>> BEGIN Exercise material

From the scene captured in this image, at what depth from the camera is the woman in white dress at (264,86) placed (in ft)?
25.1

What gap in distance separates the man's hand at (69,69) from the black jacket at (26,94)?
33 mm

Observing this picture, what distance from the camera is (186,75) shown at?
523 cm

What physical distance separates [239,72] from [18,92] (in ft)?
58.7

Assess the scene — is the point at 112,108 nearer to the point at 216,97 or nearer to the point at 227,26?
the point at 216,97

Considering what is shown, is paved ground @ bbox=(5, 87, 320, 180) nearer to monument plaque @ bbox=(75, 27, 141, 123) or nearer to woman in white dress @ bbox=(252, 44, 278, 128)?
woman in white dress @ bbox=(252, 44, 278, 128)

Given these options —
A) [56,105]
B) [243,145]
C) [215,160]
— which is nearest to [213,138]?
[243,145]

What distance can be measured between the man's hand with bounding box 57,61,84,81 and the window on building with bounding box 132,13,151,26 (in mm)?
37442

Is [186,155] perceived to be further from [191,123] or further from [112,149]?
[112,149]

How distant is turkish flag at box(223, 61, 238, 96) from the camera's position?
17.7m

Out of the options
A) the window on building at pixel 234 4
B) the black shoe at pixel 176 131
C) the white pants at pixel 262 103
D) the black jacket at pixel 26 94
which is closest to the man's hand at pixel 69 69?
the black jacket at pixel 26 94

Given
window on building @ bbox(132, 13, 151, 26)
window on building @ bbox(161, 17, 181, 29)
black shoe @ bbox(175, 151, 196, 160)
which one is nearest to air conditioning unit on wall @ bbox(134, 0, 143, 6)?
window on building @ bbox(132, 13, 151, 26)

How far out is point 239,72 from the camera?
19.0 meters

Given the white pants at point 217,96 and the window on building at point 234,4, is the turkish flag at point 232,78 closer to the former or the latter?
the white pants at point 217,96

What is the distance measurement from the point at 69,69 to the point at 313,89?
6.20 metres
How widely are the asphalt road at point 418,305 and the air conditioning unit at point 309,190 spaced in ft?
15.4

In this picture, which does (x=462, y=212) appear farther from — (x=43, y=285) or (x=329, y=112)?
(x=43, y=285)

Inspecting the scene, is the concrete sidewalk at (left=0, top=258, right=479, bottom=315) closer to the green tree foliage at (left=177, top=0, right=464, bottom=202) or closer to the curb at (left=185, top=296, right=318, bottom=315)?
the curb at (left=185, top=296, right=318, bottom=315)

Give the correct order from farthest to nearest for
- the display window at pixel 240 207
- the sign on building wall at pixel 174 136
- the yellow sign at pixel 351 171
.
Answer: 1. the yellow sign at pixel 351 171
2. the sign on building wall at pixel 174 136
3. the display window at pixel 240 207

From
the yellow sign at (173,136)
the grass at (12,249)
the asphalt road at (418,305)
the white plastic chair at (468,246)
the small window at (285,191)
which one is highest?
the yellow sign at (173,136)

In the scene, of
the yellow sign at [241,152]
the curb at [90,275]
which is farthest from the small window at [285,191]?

>> END Exercise material

Written task ▸ Copy the material word for word, starting at the line that contains "What is the" and continuing through the end of the material, with that first line included.

Solution for this task ▸
What is the distance measurement from the point at 69,69 to the point at 313,89?
6.20 metres
How widely are the asphalt road at point 418,305 and the air conditioning unit at point 309,190 spaced in ft?
15.4

In this picture, which does (x=462, y=212) appear farther from — (x=43, y=285) or (x=329, y=112)?
(x=43, y=285)

Inspecting the scene, is the concrete sidewalk at (left=0, top=258, right=479, bottom=315) closer to the green tree foliage at (left=177, top=0, right=464, bottom=202) or closer to the curb at (left=185, top=296, right=318, bottom=315)?
the curb at (left=185, top=296, right=318, bottom=315)

Give the correct order from farthest to nearest for
- the display window at pixel 240 207
- the sign on building wall at pixel 174 136
- the yellow sign at pixel 351 171
.
Answer: 1. the yellow sign at pixel 351 171
2. the sign on building wall at pixel 174 136
3. the display window at pixel 240 207

From
the yellow sign at (173,136)
the grass at (12,249)
the asphalt road at (418,305)
the white plastic chair at (468,246)
the small window at (285,191)
which one is highest?
the yellow sign at (173,136)

In the scene, of
the yellow sign at [241,152]
the curb at [90,275]
which is farthest from the small window at [285,191]?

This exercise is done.